Pluto Invites Its Moon to Snuggle Together in Cozy Shared Atmosphere
It looks as though Earth's distant neighbor, Pluto, will soon be the first known planet to fuse it's thin protective atmosphere with that of it's moon, Charon.
Astronomers have long been aware of this possibility but, until recently, they theorized that the atmosphere's assumed chemical composition of methane was not conducive to this sort of atmosphere fusion.
Thanks to modern telescope technology, and the subsequent discovery that Pluto's atmosphere is composed of nitrogen (as opposed to methane), Robert Johnson of the University of Virginia has been able to simulate the reaction of the cold dwarf planet's atmosphere to its moon. His research suggests that if the atmosphere is indeed composed of nitrogen, Pluto and Charon's atmospheres will effectively become one.

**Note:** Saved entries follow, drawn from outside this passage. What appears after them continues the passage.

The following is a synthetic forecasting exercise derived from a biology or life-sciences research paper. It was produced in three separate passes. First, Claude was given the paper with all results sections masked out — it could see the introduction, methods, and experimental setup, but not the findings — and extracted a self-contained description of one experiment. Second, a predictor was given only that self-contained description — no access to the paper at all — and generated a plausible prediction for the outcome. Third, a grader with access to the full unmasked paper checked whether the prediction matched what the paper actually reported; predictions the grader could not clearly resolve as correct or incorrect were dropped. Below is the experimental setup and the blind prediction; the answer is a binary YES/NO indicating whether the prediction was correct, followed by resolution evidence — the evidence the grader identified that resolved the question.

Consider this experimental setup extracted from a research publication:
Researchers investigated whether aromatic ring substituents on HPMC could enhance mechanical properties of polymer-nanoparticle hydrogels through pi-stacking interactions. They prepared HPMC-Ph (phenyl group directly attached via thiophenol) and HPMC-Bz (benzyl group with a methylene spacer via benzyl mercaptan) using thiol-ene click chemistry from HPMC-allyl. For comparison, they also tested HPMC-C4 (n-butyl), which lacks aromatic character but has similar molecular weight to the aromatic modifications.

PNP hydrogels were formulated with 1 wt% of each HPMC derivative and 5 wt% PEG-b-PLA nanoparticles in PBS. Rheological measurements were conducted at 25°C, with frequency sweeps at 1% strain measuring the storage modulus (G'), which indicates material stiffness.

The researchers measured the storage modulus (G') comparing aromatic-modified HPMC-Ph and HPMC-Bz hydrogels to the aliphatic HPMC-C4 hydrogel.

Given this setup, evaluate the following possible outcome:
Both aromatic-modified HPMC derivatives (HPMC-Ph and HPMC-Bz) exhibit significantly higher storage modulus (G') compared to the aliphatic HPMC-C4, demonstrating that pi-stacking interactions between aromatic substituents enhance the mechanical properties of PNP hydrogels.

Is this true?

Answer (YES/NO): NO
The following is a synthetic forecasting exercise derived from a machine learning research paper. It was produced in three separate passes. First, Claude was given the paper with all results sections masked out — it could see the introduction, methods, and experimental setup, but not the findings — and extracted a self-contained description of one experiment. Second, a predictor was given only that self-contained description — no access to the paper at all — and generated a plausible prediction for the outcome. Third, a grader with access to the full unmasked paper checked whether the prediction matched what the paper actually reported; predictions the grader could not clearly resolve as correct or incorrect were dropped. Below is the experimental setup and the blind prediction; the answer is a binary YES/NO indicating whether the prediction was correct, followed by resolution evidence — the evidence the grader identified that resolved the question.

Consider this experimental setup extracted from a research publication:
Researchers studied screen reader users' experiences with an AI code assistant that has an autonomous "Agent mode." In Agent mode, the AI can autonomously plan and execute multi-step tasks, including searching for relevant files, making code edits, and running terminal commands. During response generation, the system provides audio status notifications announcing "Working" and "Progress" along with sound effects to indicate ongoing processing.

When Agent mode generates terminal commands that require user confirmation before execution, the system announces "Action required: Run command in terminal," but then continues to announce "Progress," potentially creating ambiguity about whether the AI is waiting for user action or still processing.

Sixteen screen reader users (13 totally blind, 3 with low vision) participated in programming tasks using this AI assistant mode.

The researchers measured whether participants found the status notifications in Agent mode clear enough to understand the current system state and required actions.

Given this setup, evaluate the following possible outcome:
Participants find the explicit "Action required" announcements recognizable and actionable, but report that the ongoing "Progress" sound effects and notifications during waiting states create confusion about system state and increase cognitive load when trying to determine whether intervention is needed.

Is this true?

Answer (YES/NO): NO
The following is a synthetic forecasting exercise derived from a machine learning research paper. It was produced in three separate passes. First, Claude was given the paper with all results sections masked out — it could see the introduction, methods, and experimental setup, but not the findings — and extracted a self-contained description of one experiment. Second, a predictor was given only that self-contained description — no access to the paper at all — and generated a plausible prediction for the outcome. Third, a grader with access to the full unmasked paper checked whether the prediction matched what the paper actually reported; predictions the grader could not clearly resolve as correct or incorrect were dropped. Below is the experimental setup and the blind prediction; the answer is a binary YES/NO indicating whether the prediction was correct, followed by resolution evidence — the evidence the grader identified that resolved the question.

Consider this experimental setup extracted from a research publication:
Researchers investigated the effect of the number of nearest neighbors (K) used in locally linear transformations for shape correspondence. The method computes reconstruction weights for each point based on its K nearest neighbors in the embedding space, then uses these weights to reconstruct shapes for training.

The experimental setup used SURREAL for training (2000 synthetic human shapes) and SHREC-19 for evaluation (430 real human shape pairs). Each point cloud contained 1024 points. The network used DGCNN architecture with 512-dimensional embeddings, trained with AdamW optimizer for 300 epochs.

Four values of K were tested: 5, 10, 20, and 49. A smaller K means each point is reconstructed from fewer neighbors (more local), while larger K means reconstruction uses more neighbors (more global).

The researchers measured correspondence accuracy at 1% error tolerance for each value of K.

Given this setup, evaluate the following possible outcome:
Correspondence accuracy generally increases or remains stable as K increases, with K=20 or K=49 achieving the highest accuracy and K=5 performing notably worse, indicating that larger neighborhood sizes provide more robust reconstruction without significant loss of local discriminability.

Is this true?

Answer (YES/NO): NO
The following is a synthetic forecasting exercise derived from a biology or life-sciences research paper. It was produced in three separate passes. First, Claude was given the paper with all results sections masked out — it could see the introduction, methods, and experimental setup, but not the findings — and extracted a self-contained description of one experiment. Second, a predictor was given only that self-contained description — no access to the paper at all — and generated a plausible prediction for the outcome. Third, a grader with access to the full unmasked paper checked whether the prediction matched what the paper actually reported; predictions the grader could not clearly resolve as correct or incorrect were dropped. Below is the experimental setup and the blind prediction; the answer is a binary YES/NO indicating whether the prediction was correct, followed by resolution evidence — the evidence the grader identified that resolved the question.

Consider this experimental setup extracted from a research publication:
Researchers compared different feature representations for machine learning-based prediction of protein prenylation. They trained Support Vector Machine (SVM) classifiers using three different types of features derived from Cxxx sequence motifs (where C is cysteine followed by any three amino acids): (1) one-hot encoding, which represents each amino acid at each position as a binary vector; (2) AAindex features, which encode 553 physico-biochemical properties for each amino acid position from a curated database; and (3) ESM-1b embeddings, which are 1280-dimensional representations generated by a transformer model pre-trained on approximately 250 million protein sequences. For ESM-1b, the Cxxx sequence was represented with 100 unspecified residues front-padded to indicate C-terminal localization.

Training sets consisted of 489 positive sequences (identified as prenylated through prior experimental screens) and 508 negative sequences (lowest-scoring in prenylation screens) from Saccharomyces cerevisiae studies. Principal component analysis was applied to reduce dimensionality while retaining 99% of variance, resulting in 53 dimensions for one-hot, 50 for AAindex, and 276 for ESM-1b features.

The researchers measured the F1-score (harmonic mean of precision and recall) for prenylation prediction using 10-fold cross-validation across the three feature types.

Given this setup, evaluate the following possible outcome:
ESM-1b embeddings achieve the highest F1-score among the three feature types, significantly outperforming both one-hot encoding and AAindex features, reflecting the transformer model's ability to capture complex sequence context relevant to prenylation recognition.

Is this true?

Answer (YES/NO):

"It's thought to happen all the time in astronomy, such as in the case of binary stars or exoplanets located close to their stars," says Johnson. "Calculations and computer models are one thing. But here we have a spacecraft that's going to fly by and directly test our simulations, which is quite exciting."
For further confirmation, NASA's will be sending it's new horizon spacecraft to near Pluto next year, to investigate the chemical composition of it's atmosphere from close-up.